I felt better after my nap; not wanting to jeopardize this I decided to do something fairly tame, which was to walk next door and see a movie. Superman returned on a very nice screen, which was probably the best part of the film.

Oh, the photography was pretty, and I liked the casting-- Lois was a nice throwback to the glamour queens of the '40s and the homage to the original film was apparent.

But I've had it with Lex Luthor as a villain.
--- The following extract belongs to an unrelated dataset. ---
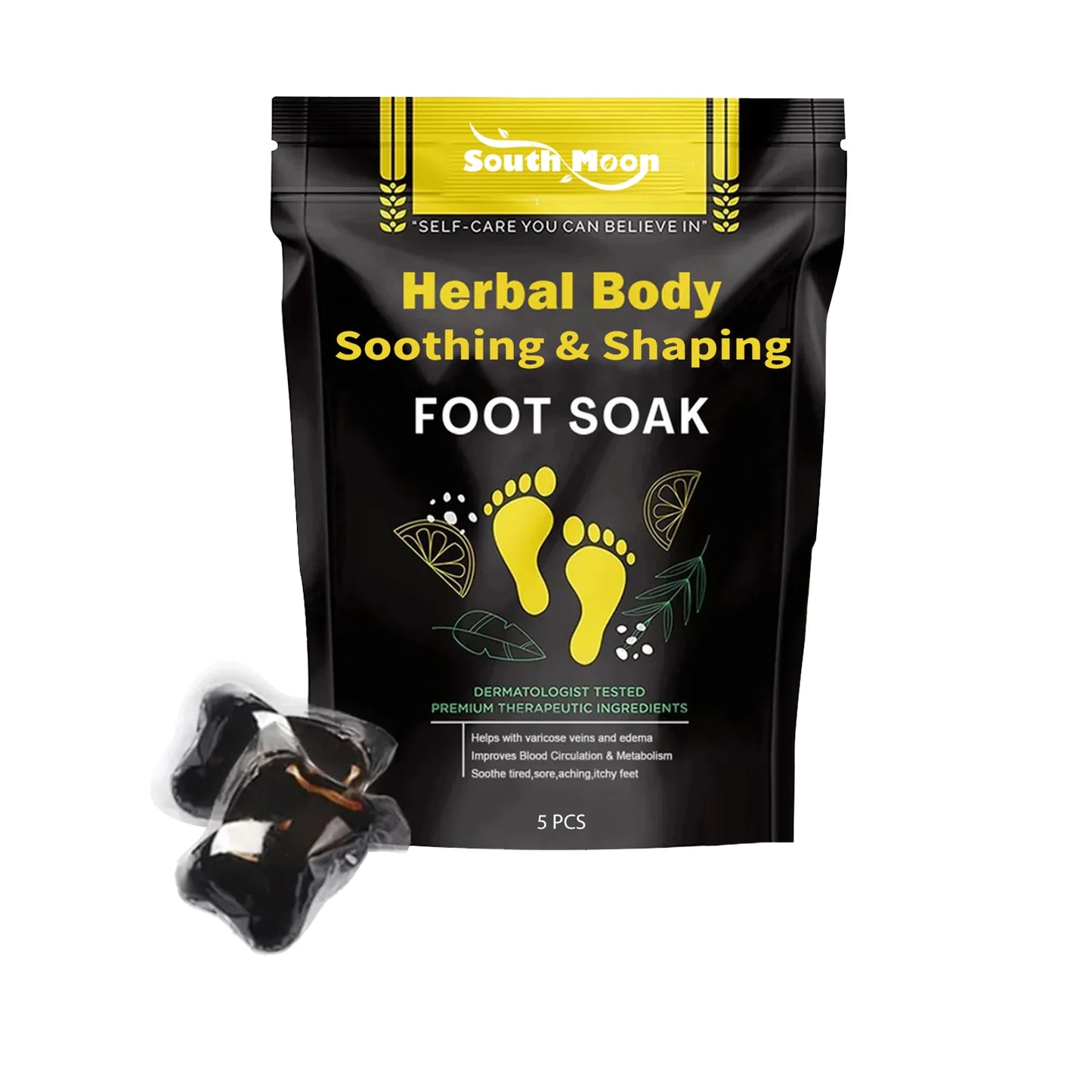 Herbal Foot Soak Bags – Ginger, Green Tea & Mint | 5 Pack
Kevin Spacey was great in the part, but the part itself isn't believeable anymore.

I mean, forget the moral dilemma about Superman just killing him for the greater good: he's so single-mindedly bent on destruction that someone else-- the Crips, or BATF, or maybe the Masons-- would have offed him by now.

Possibly I'm taking the whole thing more seriously than I'm meant to.

And it was my birthday.

I realized this about five in the afternoon, when I pulled out my Reds ticket and the date caught my eye. Many people have heard me offer the lame and belated apology that "I often forget my own", but here you go, I did it again.

I had a good seat in the fourth deck facing the third base line-- oh, well, you know all this stuff if you read the first page.

Friday arrived, and it wasn't my birthday. Whew!

I went to the Union Terminal museum again with a little better knowledge of my camera and returned with what I hope are some better shots than last year's.
  W hile there, I viewed a beautifully-filmed, if puzzlingly uneventful, IMAX documentary about beavers. I don't want to spoil it for you, but as it turns out, they build dams on rivers.

Prior to that was a short film called "Where the Trains Used To Go". Filmed in Norway, I found it fascinating and moving. It made me want to do the same sort of thing around my home.